Users can follow a detailed list of instructions to assemble the light. This includes folding the paper into shape and drawing circuits using the Electric Paint.
Bare Conductive came up with the idea for the kit in response to the huge demand it received for this paint – a water-soluble, solvent-free product that contains conductive particles.
The company claims it can be used to create electronic circuits on paper, plastic, textiles and conventional electronics. It can facilitate touch-sensor functions such as on and off buttons, as well as light dimmers and proximity sensors.
For the Electric Paint Lamp Kit, it makes it possible to create a touch-sensitive switch for the LED lights.
"Light is a great output to trigger with touch. We've had demos in the past using Electric Paint to trigger light and they've always been hugely popular, so the idea of giving people the tools to paint, fold, and create their own lamp seemed like a logical next step," Bare Conductive told Dezeen.

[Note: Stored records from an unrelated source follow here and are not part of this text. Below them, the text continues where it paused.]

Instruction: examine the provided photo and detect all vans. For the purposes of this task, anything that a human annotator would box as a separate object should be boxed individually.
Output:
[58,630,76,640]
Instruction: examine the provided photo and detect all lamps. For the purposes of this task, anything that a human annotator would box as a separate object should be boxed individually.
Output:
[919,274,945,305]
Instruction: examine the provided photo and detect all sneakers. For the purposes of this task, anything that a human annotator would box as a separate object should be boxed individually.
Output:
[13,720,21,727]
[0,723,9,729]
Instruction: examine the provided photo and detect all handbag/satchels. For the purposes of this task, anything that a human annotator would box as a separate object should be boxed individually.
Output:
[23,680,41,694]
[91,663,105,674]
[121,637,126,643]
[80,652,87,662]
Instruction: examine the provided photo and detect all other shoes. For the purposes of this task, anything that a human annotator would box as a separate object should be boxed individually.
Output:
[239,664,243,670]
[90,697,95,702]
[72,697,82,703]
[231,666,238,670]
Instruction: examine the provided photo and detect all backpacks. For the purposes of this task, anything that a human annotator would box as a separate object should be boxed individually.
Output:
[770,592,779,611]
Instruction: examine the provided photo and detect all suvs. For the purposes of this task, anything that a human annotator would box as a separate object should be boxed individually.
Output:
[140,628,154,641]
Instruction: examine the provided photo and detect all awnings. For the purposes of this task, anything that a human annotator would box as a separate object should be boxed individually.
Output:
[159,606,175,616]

According to the company, users needs no prior knowledge of electronics to use the kit.
"The assembly process is really easy so anyone can succeed in creating their own lamp. And it's got the built in the excitement of using Electric Paint to bring some magic into the design, with absolutely no electronics experience," it added.
The kit comes with paper templates, but users can customise these, or substitute them for their own designs. This means the lamp can be suitable "for use in the home, office or workshop," said Bare Conductive.
The micro USB plug provides all the power necessary for the six LEDS.
Bare Conductive launched the Electric Paint Lamp Kit on Kickstarter, in a bid to secure funding. So far it has tripled its target of £16,511, and still has two weeks before the campaign is over.
The company is among a number of designers and companies exploring the potential for making electronically conductive products using paper.